Marcus shrugs his shoulders as they look me over. "It has its ups and downs." It hurts that I'm not doing better. Even after everything, I still find that I want to please this man. I think about all my failures; the dress shop, the panic attack, the fight this morning. Marcus lifts my chin. "You're a good girl. Don't fret so much." How does he know what I'm thinking? "How about a tour?" Not sure what my voice will sound like, I just nod.
He escorts me to the front of the house, and shows me several large rooms. One has an elaborate poker table with a nude female dealer. Another looks like a living room, it has several sofas and a large screen TV dominating one wall. The third and largest room is a full bar. The bartender and the wait staff, both male and female, and nude from the waist up. There are several tables, some sofas, a pool table and two dart boards. Most people we meet greet Marcus with 'Sir' and then look me over top to bottom. I hate this dress.
Marcus sees me fidget with the dress. "Stop it. You look great."
"Is this a brothel?" It's obvious, but I still need to ask.
"This is my brothel.
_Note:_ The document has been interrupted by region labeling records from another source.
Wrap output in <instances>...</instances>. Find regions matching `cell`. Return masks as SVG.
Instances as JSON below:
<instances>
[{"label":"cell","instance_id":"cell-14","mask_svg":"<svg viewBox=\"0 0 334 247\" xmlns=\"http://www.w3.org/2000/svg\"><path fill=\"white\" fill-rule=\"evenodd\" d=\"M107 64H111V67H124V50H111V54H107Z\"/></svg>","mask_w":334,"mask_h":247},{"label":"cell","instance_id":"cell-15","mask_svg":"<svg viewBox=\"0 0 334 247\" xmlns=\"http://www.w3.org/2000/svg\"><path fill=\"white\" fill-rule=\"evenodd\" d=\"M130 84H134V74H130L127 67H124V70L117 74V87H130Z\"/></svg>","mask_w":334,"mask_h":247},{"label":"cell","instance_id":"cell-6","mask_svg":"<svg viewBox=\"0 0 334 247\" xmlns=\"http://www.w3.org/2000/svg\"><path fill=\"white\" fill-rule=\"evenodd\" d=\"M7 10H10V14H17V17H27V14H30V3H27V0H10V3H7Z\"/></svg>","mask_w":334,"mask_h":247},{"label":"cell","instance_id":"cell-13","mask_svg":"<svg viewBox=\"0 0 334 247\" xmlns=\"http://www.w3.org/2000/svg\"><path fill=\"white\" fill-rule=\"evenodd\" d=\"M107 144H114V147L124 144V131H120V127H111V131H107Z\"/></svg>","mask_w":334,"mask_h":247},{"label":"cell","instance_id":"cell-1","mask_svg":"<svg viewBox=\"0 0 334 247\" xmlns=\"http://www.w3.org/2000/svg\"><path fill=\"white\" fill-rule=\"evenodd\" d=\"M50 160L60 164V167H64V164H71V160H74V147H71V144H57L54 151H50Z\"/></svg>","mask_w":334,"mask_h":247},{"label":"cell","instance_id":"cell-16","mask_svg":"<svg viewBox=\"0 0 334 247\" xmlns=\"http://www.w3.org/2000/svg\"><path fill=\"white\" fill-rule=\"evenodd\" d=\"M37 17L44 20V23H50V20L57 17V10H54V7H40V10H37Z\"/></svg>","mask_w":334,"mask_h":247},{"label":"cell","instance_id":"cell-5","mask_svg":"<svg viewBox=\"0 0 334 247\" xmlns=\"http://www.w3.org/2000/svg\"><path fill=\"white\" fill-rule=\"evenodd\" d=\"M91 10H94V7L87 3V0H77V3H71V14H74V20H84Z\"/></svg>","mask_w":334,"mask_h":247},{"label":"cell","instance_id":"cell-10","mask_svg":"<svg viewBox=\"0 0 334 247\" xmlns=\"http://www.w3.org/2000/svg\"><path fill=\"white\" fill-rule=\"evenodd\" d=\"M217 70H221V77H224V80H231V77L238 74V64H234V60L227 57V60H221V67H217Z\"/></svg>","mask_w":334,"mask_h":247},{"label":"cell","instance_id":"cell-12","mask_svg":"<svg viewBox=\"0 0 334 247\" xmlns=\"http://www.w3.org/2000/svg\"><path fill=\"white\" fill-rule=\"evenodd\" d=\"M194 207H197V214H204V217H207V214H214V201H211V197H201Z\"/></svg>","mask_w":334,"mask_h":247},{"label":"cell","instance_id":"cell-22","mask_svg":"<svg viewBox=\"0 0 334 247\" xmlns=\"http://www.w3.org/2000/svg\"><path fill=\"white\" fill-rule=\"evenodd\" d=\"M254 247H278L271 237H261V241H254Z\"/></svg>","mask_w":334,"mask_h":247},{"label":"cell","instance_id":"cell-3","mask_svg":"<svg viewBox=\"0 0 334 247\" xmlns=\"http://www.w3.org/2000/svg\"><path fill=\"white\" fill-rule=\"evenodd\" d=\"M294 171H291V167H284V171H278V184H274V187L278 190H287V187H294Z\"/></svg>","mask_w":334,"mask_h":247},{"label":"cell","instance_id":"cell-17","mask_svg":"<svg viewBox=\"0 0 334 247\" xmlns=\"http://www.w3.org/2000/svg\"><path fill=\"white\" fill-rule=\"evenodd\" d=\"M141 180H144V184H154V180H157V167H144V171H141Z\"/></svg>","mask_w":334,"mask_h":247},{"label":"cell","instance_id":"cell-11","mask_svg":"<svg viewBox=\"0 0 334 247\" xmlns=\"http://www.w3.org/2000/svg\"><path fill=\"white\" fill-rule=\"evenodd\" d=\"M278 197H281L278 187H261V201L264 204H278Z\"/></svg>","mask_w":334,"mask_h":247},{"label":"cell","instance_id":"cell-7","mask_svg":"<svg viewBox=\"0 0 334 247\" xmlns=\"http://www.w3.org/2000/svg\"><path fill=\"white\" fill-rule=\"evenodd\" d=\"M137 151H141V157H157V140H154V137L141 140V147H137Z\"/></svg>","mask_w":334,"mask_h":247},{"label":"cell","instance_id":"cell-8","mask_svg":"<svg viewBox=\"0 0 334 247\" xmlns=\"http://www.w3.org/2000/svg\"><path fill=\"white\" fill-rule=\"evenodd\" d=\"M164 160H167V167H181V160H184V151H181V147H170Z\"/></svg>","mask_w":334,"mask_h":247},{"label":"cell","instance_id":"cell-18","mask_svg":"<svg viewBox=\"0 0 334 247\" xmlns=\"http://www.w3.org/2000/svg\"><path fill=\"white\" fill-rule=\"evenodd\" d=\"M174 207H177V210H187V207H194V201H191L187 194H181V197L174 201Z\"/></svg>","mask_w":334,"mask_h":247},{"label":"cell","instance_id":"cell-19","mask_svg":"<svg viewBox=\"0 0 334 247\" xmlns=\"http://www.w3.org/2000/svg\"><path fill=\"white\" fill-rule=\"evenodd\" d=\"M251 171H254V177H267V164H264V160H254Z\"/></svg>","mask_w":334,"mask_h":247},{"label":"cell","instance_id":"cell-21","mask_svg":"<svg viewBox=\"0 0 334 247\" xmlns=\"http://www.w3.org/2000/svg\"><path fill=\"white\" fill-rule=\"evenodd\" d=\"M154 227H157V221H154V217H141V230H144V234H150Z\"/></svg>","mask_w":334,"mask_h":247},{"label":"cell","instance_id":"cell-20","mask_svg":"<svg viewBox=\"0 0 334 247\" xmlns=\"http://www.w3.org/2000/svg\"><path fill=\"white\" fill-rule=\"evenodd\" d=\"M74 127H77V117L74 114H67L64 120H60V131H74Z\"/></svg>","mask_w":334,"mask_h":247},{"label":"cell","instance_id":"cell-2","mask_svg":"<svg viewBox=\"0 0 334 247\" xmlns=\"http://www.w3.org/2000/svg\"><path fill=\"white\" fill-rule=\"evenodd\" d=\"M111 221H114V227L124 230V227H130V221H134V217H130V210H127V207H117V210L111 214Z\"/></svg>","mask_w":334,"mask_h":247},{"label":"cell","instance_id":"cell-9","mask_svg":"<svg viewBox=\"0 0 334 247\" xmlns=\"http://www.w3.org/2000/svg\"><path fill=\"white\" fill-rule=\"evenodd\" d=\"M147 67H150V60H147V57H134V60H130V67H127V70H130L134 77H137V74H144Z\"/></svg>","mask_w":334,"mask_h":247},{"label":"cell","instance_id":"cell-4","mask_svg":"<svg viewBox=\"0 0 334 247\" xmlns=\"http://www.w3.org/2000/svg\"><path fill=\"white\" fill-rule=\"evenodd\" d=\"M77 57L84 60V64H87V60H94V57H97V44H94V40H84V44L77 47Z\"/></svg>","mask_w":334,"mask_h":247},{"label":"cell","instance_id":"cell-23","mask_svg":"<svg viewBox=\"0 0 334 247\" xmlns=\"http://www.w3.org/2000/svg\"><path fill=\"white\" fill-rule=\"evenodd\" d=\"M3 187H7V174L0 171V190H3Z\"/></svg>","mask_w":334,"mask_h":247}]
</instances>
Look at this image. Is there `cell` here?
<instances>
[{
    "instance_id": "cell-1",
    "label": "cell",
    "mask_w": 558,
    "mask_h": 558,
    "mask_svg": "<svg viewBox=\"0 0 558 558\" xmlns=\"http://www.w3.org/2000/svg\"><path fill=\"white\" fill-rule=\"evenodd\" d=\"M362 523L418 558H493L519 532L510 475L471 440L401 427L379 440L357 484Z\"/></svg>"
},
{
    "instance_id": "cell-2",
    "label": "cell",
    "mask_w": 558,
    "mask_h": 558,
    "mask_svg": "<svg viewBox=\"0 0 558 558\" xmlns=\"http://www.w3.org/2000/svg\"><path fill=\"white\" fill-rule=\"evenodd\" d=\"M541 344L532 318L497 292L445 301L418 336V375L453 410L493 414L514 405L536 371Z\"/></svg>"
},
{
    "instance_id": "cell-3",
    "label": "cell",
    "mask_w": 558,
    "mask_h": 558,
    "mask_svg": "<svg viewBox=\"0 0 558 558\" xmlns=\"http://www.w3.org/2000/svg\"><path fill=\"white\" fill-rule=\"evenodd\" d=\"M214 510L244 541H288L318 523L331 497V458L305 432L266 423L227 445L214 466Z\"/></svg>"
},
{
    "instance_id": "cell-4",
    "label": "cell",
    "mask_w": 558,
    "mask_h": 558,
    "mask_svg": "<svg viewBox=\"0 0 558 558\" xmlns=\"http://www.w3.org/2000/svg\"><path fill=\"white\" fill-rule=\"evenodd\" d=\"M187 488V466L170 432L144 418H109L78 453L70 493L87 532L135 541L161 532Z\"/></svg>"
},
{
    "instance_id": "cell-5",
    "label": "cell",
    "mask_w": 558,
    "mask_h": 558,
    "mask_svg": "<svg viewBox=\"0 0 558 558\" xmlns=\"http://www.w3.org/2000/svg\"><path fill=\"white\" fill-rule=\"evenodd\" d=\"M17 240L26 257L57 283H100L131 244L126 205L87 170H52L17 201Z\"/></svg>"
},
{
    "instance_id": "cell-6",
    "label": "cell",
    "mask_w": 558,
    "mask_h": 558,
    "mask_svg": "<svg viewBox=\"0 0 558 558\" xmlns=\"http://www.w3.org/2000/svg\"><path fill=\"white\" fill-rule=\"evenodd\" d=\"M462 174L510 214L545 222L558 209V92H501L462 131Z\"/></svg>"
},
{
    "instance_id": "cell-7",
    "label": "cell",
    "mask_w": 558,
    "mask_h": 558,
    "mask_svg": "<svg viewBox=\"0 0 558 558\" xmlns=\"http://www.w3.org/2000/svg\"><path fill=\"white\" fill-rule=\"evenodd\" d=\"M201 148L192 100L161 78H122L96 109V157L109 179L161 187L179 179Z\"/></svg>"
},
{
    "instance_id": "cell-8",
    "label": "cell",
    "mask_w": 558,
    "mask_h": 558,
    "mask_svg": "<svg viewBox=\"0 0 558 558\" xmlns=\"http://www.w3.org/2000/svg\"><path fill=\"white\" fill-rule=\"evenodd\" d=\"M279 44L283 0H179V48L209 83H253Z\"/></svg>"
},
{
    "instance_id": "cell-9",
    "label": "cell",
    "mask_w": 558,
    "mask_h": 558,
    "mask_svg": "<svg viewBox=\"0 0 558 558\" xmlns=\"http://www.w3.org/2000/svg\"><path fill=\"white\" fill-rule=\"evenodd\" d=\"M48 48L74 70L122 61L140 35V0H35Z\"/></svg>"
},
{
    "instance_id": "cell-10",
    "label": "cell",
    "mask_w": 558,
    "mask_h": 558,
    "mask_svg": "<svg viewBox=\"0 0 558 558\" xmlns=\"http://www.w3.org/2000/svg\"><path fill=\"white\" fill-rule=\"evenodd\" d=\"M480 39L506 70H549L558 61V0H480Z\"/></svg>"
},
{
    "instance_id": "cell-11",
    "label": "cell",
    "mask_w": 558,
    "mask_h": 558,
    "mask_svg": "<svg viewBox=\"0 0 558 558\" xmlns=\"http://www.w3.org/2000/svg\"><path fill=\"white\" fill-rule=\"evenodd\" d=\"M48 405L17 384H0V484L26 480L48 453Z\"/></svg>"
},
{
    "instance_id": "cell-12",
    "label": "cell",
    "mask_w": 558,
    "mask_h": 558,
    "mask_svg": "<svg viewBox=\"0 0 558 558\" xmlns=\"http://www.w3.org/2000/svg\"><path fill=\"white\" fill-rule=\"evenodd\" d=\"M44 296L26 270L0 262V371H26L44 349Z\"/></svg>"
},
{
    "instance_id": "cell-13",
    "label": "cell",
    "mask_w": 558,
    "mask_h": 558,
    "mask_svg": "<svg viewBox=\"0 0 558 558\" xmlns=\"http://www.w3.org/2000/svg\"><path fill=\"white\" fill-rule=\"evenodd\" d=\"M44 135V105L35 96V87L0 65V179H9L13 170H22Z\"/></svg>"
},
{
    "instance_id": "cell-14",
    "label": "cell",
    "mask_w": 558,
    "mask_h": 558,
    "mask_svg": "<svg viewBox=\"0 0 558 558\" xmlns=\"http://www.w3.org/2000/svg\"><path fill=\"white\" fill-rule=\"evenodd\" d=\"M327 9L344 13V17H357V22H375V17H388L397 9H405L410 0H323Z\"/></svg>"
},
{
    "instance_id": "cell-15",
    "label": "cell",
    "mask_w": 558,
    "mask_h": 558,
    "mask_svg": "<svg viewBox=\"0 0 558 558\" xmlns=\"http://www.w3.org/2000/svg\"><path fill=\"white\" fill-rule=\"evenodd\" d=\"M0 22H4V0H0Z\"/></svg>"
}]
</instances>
It's also where my main office is. So this is where I do most of my work." I ask what's upstairs. He says the top two floors are all bedrooms. He winks down at me, and asks if I want to try a few of them out. He laughs when I shake my head no. "It's legal." He's presses again, my answer is still no. He leads me to the back again, to where we met Elliot.
I follow Marcus into his office and he leaves me to sit behind a huge desk watching me. His office is professional and masculine. He doesn't say anything until I realize he's waiting for me to stop looking around. "Did you think about what happened this morning?"